# Text Classification Using Keras & TensorFlow on Amazon SageMaker

A modified version of this AWS SageMaker lab guide: https://github.com/aws-samples/amazon-sagemaker-keras-text-classification

# Data Exploration

In [1]:
import pandas as pd
import tensorflow as tf
import re
import numpy as np
import os

from tensorflow.python.keras.preprocessing.text import Tokenizer
from tensorflow.python.keras.preprocessing.sequence import pad_sequences
from tensorflow.python.keras.utils import to_categorical




In [2]:
column_names = ["TITLE", "URL", "PUBLISHER", "CATEGORY", "STORY", "HOSTNAME", "TIMESTAMP"]
news_dataset = pd.read_csv(os.path.join('./data', 'newsCorpora.csv'), names=column_names, header=None, delimiter='\t')
news_dataset.head()

Unnamed: 0,TITLE,URL,PUBLISHER,CATEGORY,STORY,HOSTNAME,TIMESTAMP
1,"Fed official says weak data caused by weather,...",http://www.latimes.com/business/money/la-fi-mo...,Los Angeles Times,b,ddUyU0VZz0BRneMioxUPQVP6sIxvM,www.latimes.com,1394470370698
2,Fed's Charles Plosser sees high bar for change...,http://www.livemint.com/Politics/H2EvwJSK2VE6O...,Livemint,b,ddUyU0VZz0BRneMioxUPQVP6sIxvM,www.livemint.com,1394470371207
3,US open: Stocks fall after Fed official hints ...,http://www.ifamagazine.com/news/us-open-stocks...,IFA Magazine,b,ddUyU0VZz0BRneMioxUPQVP6sIxvM,www.ifamagazine.com,1394470371550
4,"Fed risks falling 'behind the curve', Charles ...",http://www.ifamagazine.com/news/fed-risks-fall...,IFA Magazine,b,ddUyU0VZz0BRneMioxUPQVP6sIxvM,www.ifamagazine.com,1394470371793
5,Fed's Plosser: Nasty Weather Has Curbed Job Gr...,http://www.moneynews.com/Economy/federal-reser...,Moneynews,b,ddUyU0VZz0BRneMioxUPQVP6sIxvM,www.moneynews.com,1394470372027


In [3]:
news_dataset.groupby(['CATEGORY']).size()

CATEGORY
b    115967
e    152469
m     45639
t    108344
dtype: int64

# Training and Hosting your Algorithm in Amazon SageMaker
# ![image](https://miro.medium.com/max/792/1*41reGFhdysmXNVHgmPMExA.png)

### Building and registering the container

The following shell code shows how to build the container image using `docker build` and push the container image to ECR using `docker push`. 

This code looks for an ECR repository in the account you're using and the current default region (if you're using a SageMaker notebook instance, this will be the region where the notebook instance was created).
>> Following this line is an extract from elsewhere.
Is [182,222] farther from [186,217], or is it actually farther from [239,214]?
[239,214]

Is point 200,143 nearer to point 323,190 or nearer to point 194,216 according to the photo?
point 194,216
If the repository doesn't exist, the script will create it.

In [5]:
%%sh
cd container
sh build_docker.sh

Login Succeeded
Stopping docker: [  OK  ]
Starting docker:	.[  OK  ]
Sending build context to Docker daemon  456.3MB
Step 1/9 : FROM 763104351884.dkr.ecr.us-west-2.amazonaws.com/tensorflow-training:1.14.0-cpu-py36-ubuntu16.04
 ---> e6a210ff54e4
Step 2/9 : RUN apt-get update &&     apt-get install -y nginx imagemagick graphviz
 ---> Using cache
 ---> 39d868b5172a
Step 3/9 : RUN pip install --upgrade pip
 ---> Using cache
 ---> 83610cd980fc
Step 4/9 : RUN pip install gevent gunicorn flask tensorflow_hub seqeval graphviz nltk spacy tqdm
 ---> Using cache
 ---> 090ab4fa935c
Step 5/9 : RUN python -m spacy download en_core_web_sm
 ---> Using cache
 ---> cf5c0166e852
Step 6/9 : RUN python -m spacy download en
 ---> Using cache
 ---> d39488c451a6
Step 7/9 : ENV PATH="/opt/program:${PATH}"
 ---> Using cache
 ---> 1b3759031fe0
Step 8/9 : COPY sagemaker_keras_text_classification /opt/program
 ---> Using cache
 ---> 092b378f8446
Step 9/9 : WORKDIR /opt/program
 ---> Using cache
 ---> b468053ed126


https://docs.docker.com/engine/reference/commandline/login/#credentials-store



Once you have your container packaged, you can use it to train and serve models. Let's do that with the algorithm we made above.

## Set up the environment

Here we specify a bucket to use and the role that will be used for working with SageMaker.

In [6]:
# S3 prefix
prefix = 'sagemaker-keras-text-classification'

# Define IAM role
import boto3
import re

import os
import numpy as np
import pandas as pd
from sagemaker import get_execution_role

role = get_execution_role()

## Create the session

The session remembers our connection parameters to SageMaker. We'll use it to perform all of our SageMaker operations.

In [7]:
import sagemaker as sage
from time import gmtime, strftime

sess = sage.Session()

## Upload the data for training

When training large models with huge amounts of data, you'll typically use big data tools, like Amazon Athena, AWS Glue, or Amazon EMR, to create your data in S3.  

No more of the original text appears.